= WHAT TO DO =
Copy out each of the rows below word for word, and leave the pictures out of your copy.

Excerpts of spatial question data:

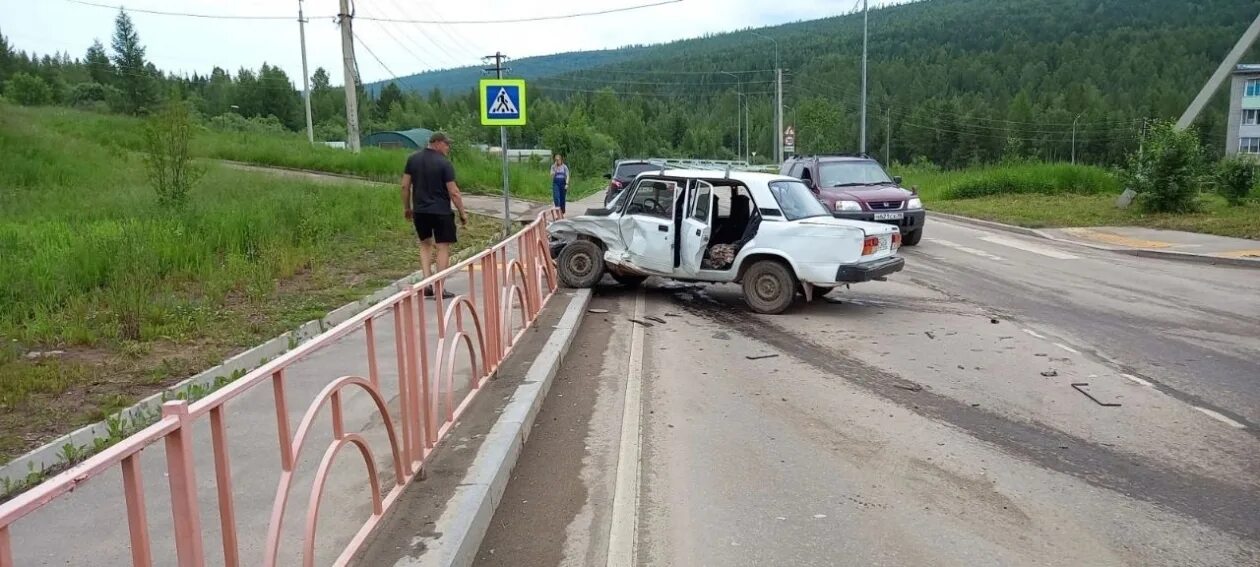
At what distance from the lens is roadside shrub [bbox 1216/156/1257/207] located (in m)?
21.3

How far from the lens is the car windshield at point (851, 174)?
17.5 meters

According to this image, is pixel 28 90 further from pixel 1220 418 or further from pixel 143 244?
pixel 1220 418

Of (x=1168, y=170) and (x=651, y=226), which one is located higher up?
(x=1168, y=170)

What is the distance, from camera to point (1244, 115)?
89.8 metres

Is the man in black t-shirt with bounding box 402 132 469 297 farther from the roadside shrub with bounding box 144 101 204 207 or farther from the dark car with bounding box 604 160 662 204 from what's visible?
the dark car with bounding box 604 160 662 204

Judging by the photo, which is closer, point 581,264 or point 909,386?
point 909,386

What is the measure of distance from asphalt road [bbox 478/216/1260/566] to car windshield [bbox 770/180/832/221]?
A: 47.3 inches

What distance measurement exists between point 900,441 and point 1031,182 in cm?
2845

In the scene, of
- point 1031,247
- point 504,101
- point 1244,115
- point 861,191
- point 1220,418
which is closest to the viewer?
point 1220,418

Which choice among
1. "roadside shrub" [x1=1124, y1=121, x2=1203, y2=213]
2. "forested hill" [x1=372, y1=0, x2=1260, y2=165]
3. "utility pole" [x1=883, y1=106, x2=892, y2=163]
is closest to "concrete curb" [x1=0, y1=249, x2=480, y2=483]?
"roadside shrub" [x1=1124, y1=121, x2=1203, y2=213]

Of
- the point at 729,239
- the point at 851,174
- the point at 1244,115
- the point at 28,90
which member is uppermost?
the point at 28,90

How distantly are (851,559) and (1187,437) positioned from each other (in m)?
3.06

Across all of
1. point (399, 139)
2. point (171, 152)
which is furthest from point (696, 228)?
point (399, 139)

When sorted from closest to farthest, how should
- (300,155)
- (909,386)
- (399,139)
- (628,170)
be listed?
1. (909,386)
2. (628,170)
3. (300,155)
4. (399,139)
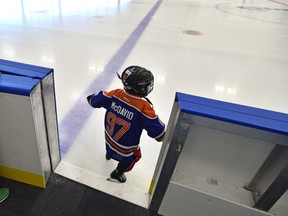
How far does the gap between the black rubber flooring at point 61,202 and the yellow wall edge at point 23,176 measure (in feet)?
0.06

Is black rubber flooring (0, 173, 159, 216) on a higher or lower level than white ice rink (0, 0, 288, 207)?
higher

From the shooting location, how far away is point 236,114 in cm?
63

= SOLUTION =
At what distance from the lens is roadside shrub [bbox 1216/156/1257/207] located (in m)?
21.3

How far from the lens is the car windshield at point (851, 174)?
17.5 meters

According to this image, is pixel 28 90 further from pixel 1220 418 or further from pixel 143 244?
pixel 1220 418

Of (x=1168, y=170) and (x=651, y=226), which one is located higher up?
(x=1168, y=170)

What is the distance, from camera to point (1244, 115)?
89.8 metres

Is the man in black t-shirt with bounding box 402 132 469 297 farther from the roadside shrub with bounding box 144 101 204 207 or farther from the dark car with bounding box 604 160 662 204 from what's visible?
the dark car with bounding box 604 160 662 204

Judging by the photo, which is closer, point 581,264 or point 909,386?
point 909,386

What is the measure of distance from asphalt road [bbox 478/216/1260/566] to car windshield [bbox 770/180/832/221]?
A: 47.3 inches

What distance measurement exists between point 900,441 and point 1031,182 in cm?
2845

In the scene, of
- point 1031,247
- point 504,101
- point 1244,115
- point 861,191
- point 1220,418
which is closest to the viewer?
point 1220,418

Which choice among
1. "roadside shrub" [x1=1124, y1=121, x2=1203, y2=213]
2. "forested hill" [x1=372, y1=0, x2=1260, y2=165]
3. "utility pole" [x1=883, y1=106, x2=892, y2=163]
is closest to "concrete curb" [x1=0, y1=249, x2=480, y2=483]?
"roadside shrub" [x1=1124, y1=121, x2=1203, y2=213]

Of
- the point at 729,239
- the point at 851,174
- the point at 1244,115
- the point at 28,90
which member is uppermost?
the point at 28,90

How distantly are (851,559) and (1187,437) positioned from each other (in m)?
3.06

Across all of
1. point (399, 139)
2. point (171, 152)
which is furthest from point (696, 228)?
point (399, 139)

When sorted from closest to farthest, how should
- (300,155)
- (909,386)
- (399,139)
- (628,170)
be listed?
1. (909,386)
2. (628,170)
3. (300,155)
4. (399,139)
How far does the gap between the black rubber flooring at point 61,202 and the yellow wall edge at point 23,176 measure (in feet)?
0.06

Is black rubber flooring (0, 173, 159, 216) on a higher or lower level than white ice rink (0, 0, 288, 207)?
higher

From the shooting location, how far away is point 236,114 in cm?
63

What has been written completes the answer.